Markle hit the deck, and the rest of Oyster Flight beat feet out of this area.
Locher’s chute opened, he landed deep in enemy territory, and he would evade the enemy for 23 days before being rescued.
As all this was going on, the strike aircraft kept heading toward their targets. Once over, the attack force returned to their home bases.
The next flurry of attacks was conducted by Navy aircraft.
By the end of the day, the Americans had destroyed 11 MiGs, the most ever shot down in a single day. The Navy scored eight of the 11. In addition, the strike packages did a massive amount of damage to their targets.
There has been speculation as to why Lodge did not punch out along with Locher. Retired Colonel Charles DeBellevue was in Oyster Flight that day, and Steve Ritchie was his pilot in Oyster 3.
Bob Lodge was unique among most F-4 pilots. He had a Special Compartmented Intelligence (SCI) security clearance. These clearances were and are held very closely, and it is extraordinary for a combat fighter pilot to have such a clearance. Marshall Michel’s book, Air Combat over North Vietnam 1965-1972, has said Lodge knew of a system called Combat Tree and had its gadget installed in his F-4.
Combat Tree was an identification friend or foe (IFF) interrogator that could interrogate enemy MiG transponders, called QRC-248 or AN/APX-80/81. This meant he could identify a fighter as an enemy long before they had visual contact. A few were installed on F-4D fighters in Lodge’s wing, generally reserved for the flight lead. Michel has said,
“He (Lodge) had been the wing weapons officer at Udorn and the most knowledgeable pilot in the wing about the Combat Tree system.”
Roger Locher, who was rescued 23 days after ejecting, has said he believed Lodge deliberately rode his aircraft to the ground rather than risk being captured and interrogated by the North Vietnamese.
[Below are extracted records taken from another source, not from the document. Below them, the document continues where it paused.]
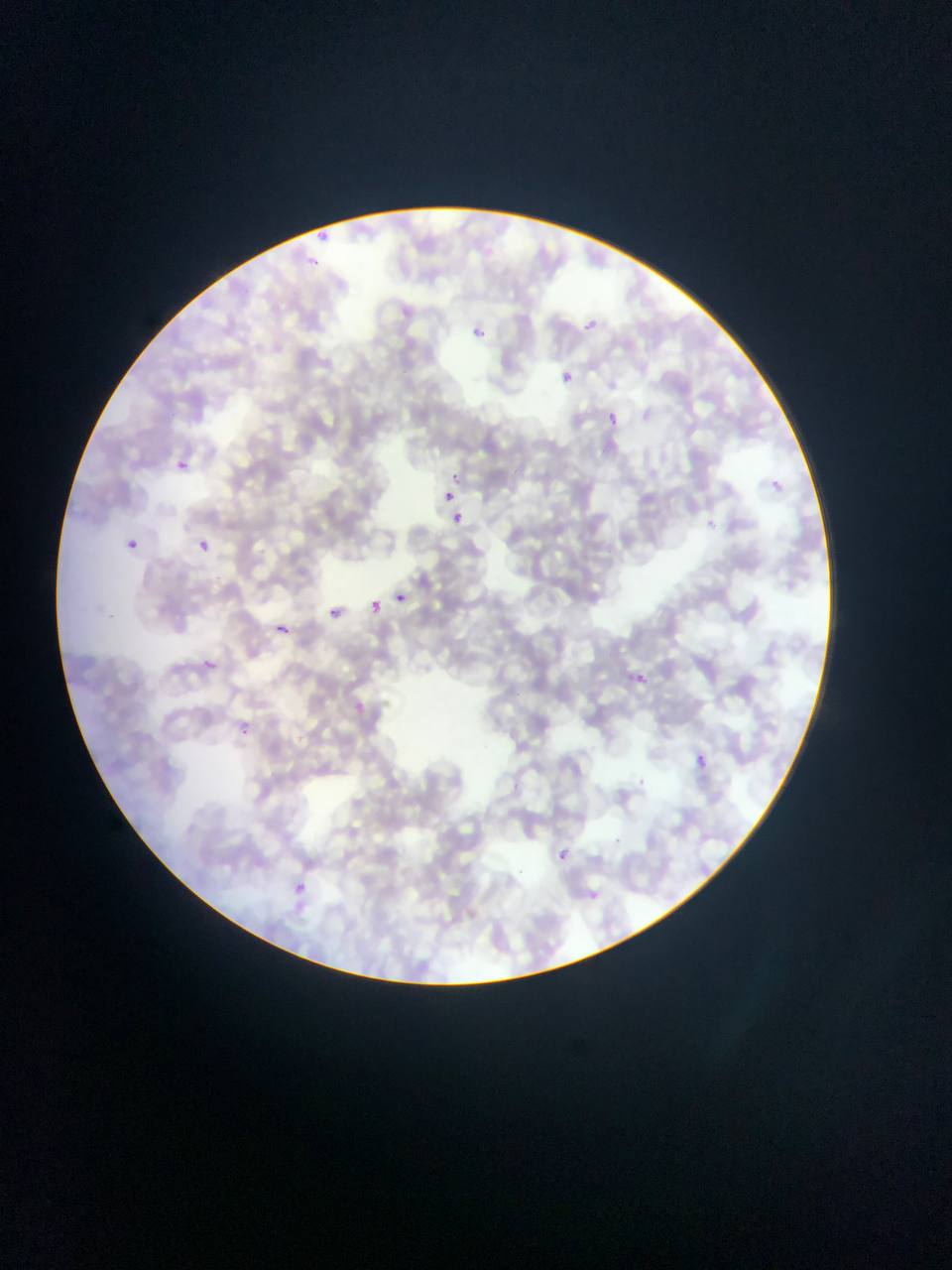
Approximate bounding boxes as {left, top, right, bottom} in pixels. Malaria parasite locations: {315, 230, 325, 242}, {309, 252, 323, 269}, {584, 320, 600, 332}, {475, 323, 494, 346}, {559, 369, 575, 385}, {605, 412, 620, 428}, {169, 455, 195, 478}, {449, 471, 458, 482}, {768, 478, 790, 496}, {442, 490, 455, 503}, {450, 511, 465, 525}, {708, 518, 722, 534}, {123, 538, 138, 552}, {196, 539, 210, 553}, {394, 592, 407, 604}, {369, 600, 382, 613}, {326, 607, 340, 619}, {272, 621, 292, 640}, {201, 656, 221, 680}, {634, 671, 652, 684}, {353, 701, 368, 714}, {239, 718, 251, 739}, {692, 751, 710, 769}, {550, 843, 576, 869}, {282, 874, 316, 906}, {590, 888, 599, 905}. Thin blood smear. Image is 952×1270 pixels. Sample from Ghana. One field of view. Mobile-phone photograph taken through the microscope.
Name the cell type shown.
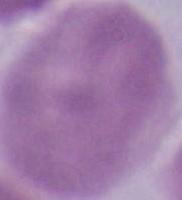
This is an erythrocyte.

{
  "magnification": "1000x",
  "modality": "micrograph"
}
State which parasite is depicted.
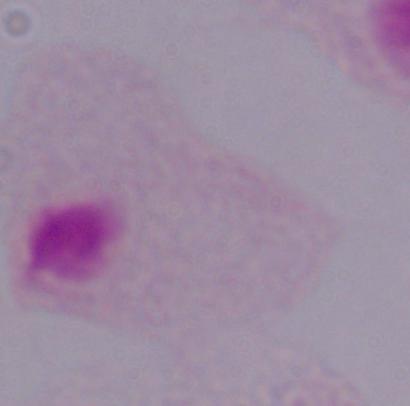

A trichomonad.

Photomicrograph. 1000x magnification.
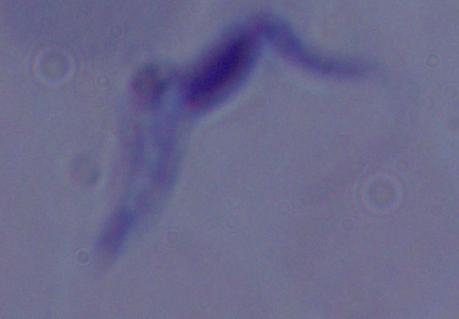

1000x magnification. Micrograph. A trypanosome is seen.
Give the position of every malaria parasite and every leukocyte.
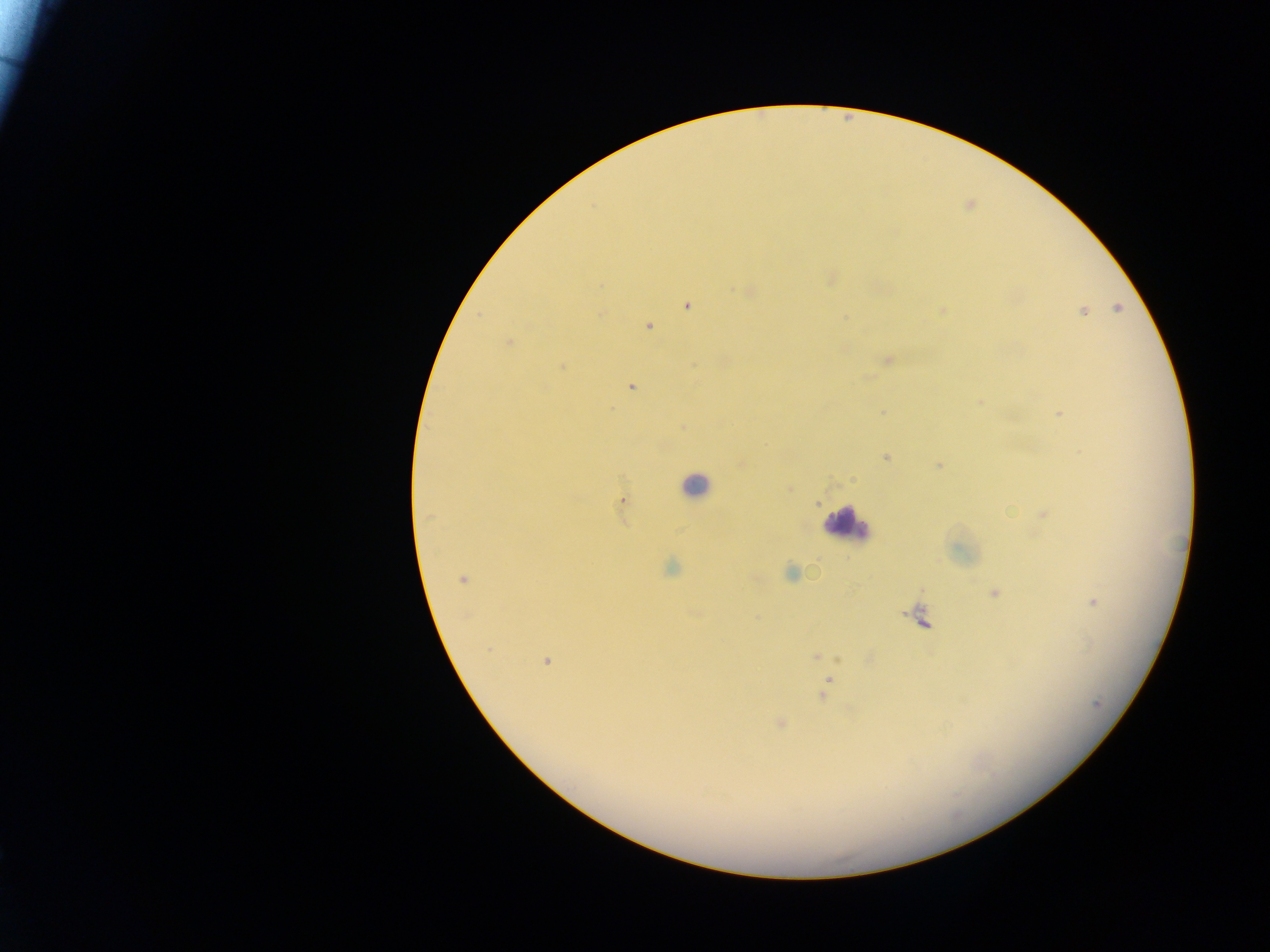

Approximate centers as (x, y) in pixels.
Malaria parasites: (748, 292), (687, 305), (1118, 308), (943, 310), (1083, 311), (845, 318), (649, 327), (509, 342), (887, 359), (563, 367), (631, 387), (980, 404), (883, 413), (1059, 413), (885, 458), (938, 467), (621, 500), (1044, 515), (429, 516), (671, 568), (790, 573), (462, 580), (994, 593), (1092, 602), (489, 651), (815, 657), (546, 661), (829, 680), (822, 696), (1098, 704), (780, 723).
Leukocytes: (695, 485), (847, 523).

One field of view. Image is 1270×952 pixels. Mobile-phone photograph taken through the microscope. Collected in Ghana. Thick blood film.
Colonel DeBellevue has said,
“In the backseat of an F-4, there’s a handle, if you don’t rotate the handle, the back-seater, when he ejects, goes by himself. Lodge did not want that handle turned, and that was his decision.”
DeBellevue commented that Lodge had used the system to shoot down a MiG-21 in February 1972. He said further,
“When he was not flying and fine-tuning tactics, Bob was guiding counter-air tactics at 7th AF in Saigon and tweaking the systems we used. No one knew more, and he was acutely aware of his extraordinary knowledge.To protect his technical, tactical, and intelligence knowledge, he had long ago decided that if he were shot down in a place where rescue could not be attempted, he would not eject. The risk of capture was too great, and he feared divulging under tortured interrogation secrets that would remove the F-4’s advantages.”
DeBellevue concluded his remarks, saying,
“Bob’s position as the 555th Tactical Fighter Squadron weapons Officer and later at the 432nd Tactical Reconnaissance Wing weapons officer and his MIT engineering education gave him unique knowledge of the Combat Tree system. He was the only person flying combat into North Vietnam who was briefed on, had access to, and knew the Combat Tree system down to an engineering level. Combined with the All-Source Intelligence information he had assess to, he was uniquely equipped as an informed individual whose insights, if exposed to the enemy, could have a devastating effect on the U.S. Air Force and its air war. He knew that he had to protect that knowledge. He chose to do so even at the cost of his own life.”
General Welsh asked his Air Force Academy cadets, “Robert Lodge. Anybody heard of him? I went and looked him up … Robert Lodge is part of your Air Force heritage. Visit the wall. Pick a name. Learn something about who you are.”
This is a good idea for us all. Go to the Vietnam War Memorial in Washington, randomly pick a few names, look them up, and “learn something about who you are.”